■ EXERCISE GOAL: Write out the records that follow exactly. Do not include pictures.

(Stored data)

■ ■ ■ ■ ■

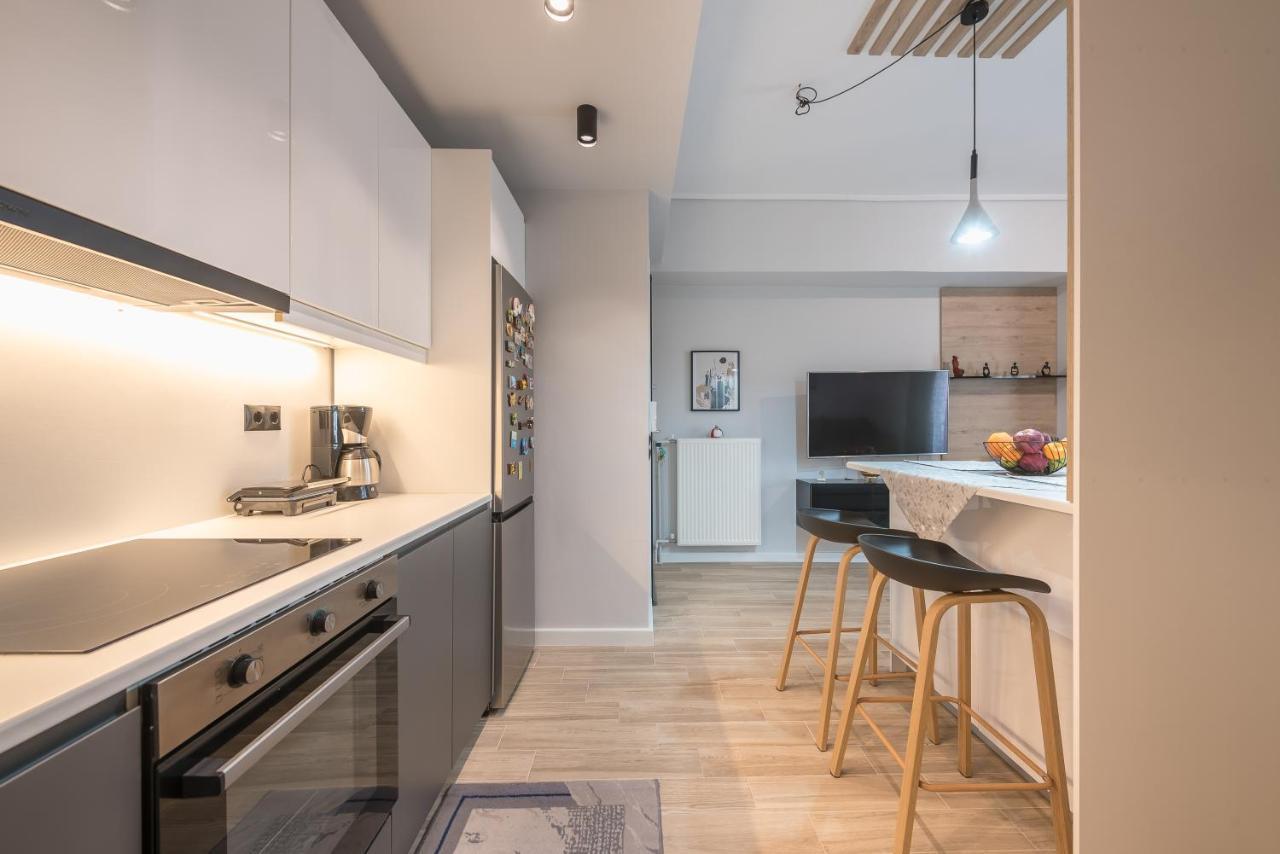 Comfy And Modern Apartment Athen Eksteriør bilde
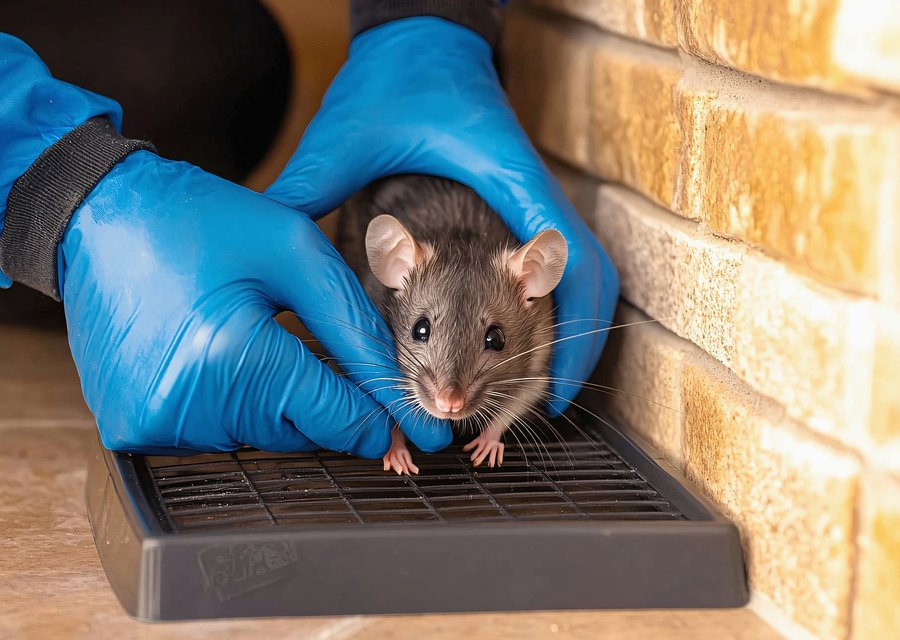 Ford's Hometown Services pest control work in Brookhaven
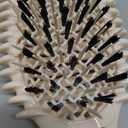 Conair Curl Define Pro Hair Brush for Curly Hair, Dual-Vent Design with Continuous Grooves, Mixed Bristles for Frizz-Free Detangling, Smoothing, and Curl Definition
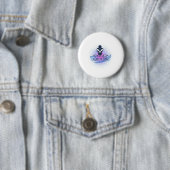 Badge Rond 5 Cm Quads (En situation)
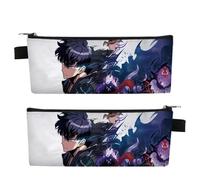 DFARYUP for So-lo Level-ing Pencil Pouch, Zip Up Pencil Case, Large Capacity Pencil Case Pouch for School Office, Bag(A9)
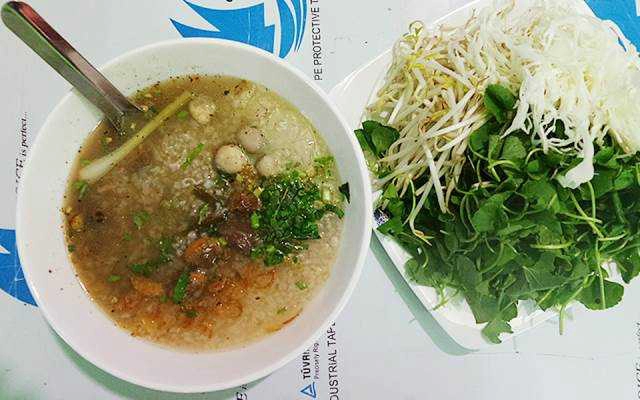Quán Ăn Lộc Ký - Cháo Sò Huyết, Mì Tiềm Vịt Lộn & Gà Tiềm Thuốc Bắc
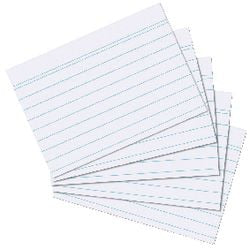 Register Herlitz 170 g m² weiß A6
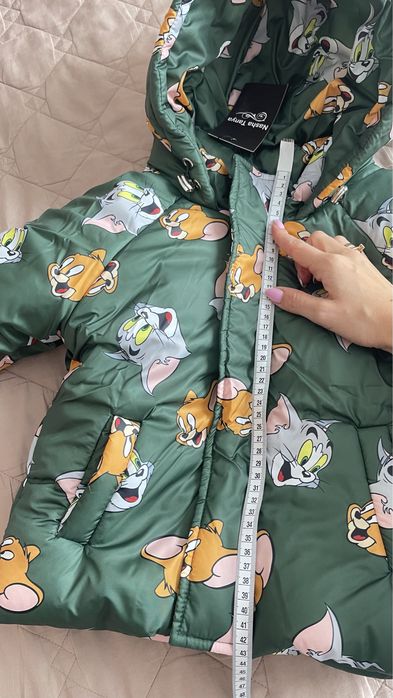 Зимовий комплект куртка+штани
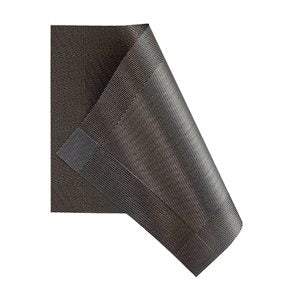 INDIVIDUAL PVC RECUADRO 45x30CM GRIS OSCURO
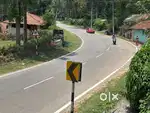 1 acre commercial converted Highway front land for sale in Kushalnagar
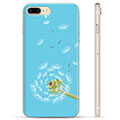 iPhone 7 Plus / iPhone 8 Plus TPU Suojakuori - Voikukka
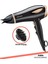 2400 Watt Dc Motorlu Isı ve Hız Ayarlı Difüzör Saç Kurutma Makinesi Siyah 1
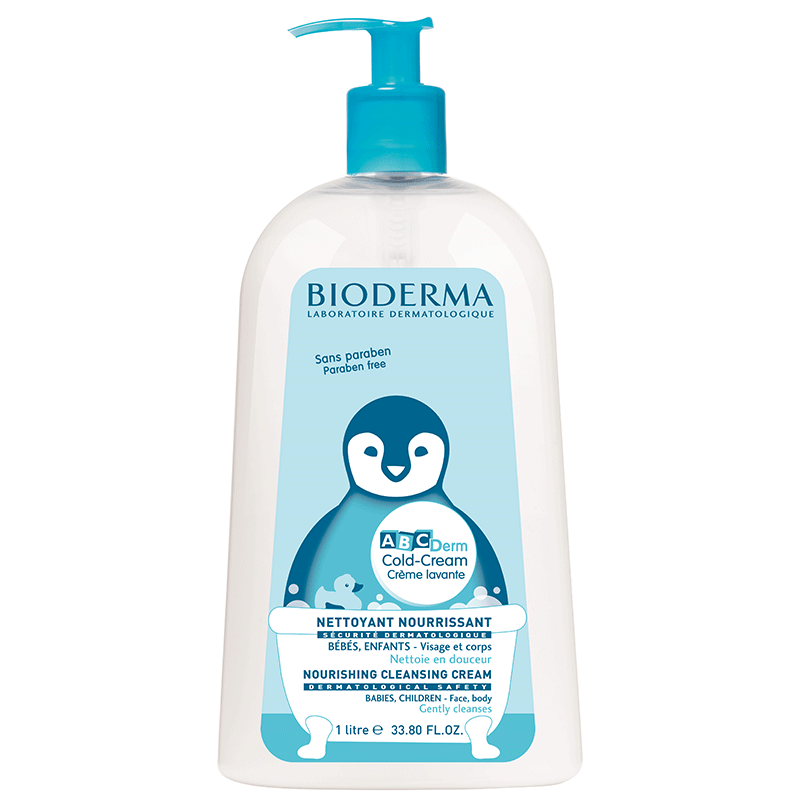 Bioderma ABCDerm Cold-Cream crème lavante 1L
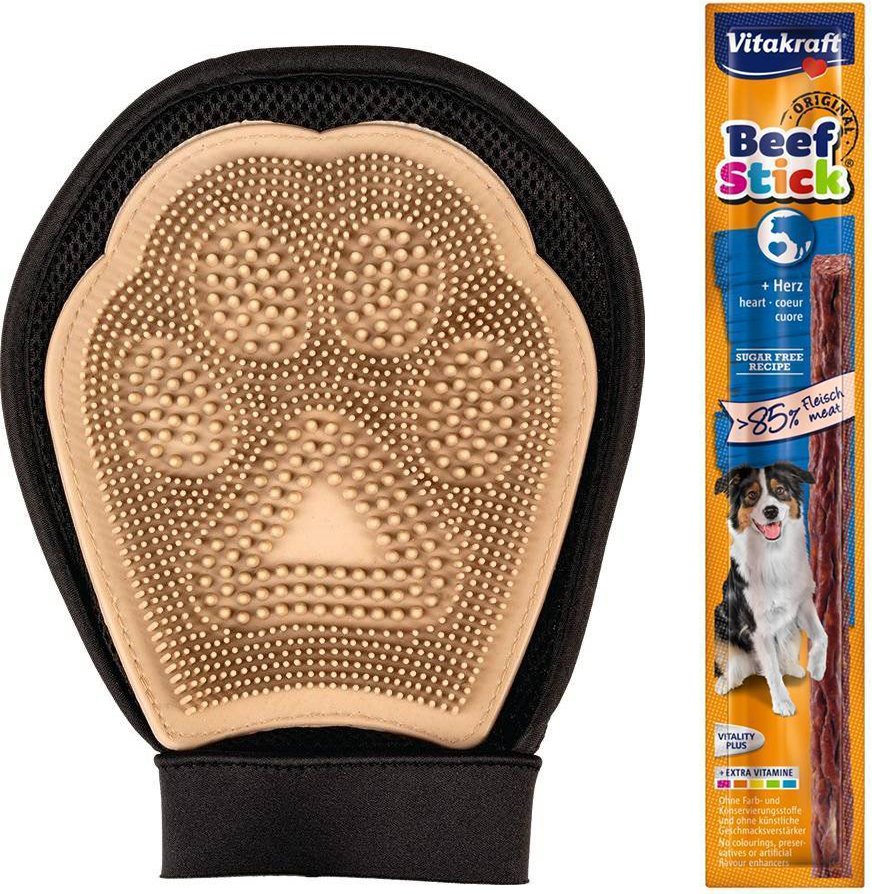 ΓΑΝΤΙ ΠΕΡΙΠΟΙΗΣΗΣ GLEE ΔΙΠΛΗΣ ΟΨΗΣ - ΔΩΡΟ ΛΙΧΟΥΔΙΑ VITAKRAFT BEEF STICK OEM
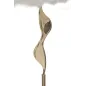 LAMPA PODŁOGOWA SLIM BIAŁA 50X165 cm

■ ■ ■ ■ ■

■ TASK OUTPUT:
 Comfy And Modern Apartment Athen Eksteriør bilde
 Ford's Hometown Services pest control work in Brookhaven
 Conair Curl Define Pro Hair Brush for Curly Hair, Dual-Vent Design with Continuous Grooves, Mixed Bristles for Frizz-Free Detangling, Smoothing, and Curl Definition
 Badge Rond 5 Cm Quads (En situation)
 DFARYUP for So-lo Level-ing Pencil Pouch, Zip Up Pencil Case, Large Capacity Pencil Case Pouch for School Office, Bag(A9)
Quán Ăn Lộc Ký - Cháo Sò Huyết, Mì Tiềm Vịt Lộn & Gà Tiềm Thuốc Bắc
 Register Herlitz 170 g m² weiß A6
 Зимовий комплект куртка+штани
 INDIVIDUAL PVC RECUADRO 45x30CM GRIS OSCURO
 1 acre commercial converted Highway front land for sale in Kushalnagar
 iPhone 7 Plus / iPhone 8 Plus TPU Suojakuori - Voikukka
 2400 Watt Dc Motorlu Isı ve Hız Ayarlı Difüzör Saç Kurutma Makinesi Siyah 1
 Bioderma ABCDerm Cold-Cream crème lavante 1L
 ΓΑΝΤΙ ΠΕΡΙΠΟΙΗΣΗΣ GLEE ΔΙΠΛΗΣ ΟΨΗΣ - ΔΩΡΟ ΛΙΧΟΥΔΙΑ VITAKRAFT BEEF STICK OEM
 LAMPA PODŁOGOWA SLIM BIAŁA 50X165 cm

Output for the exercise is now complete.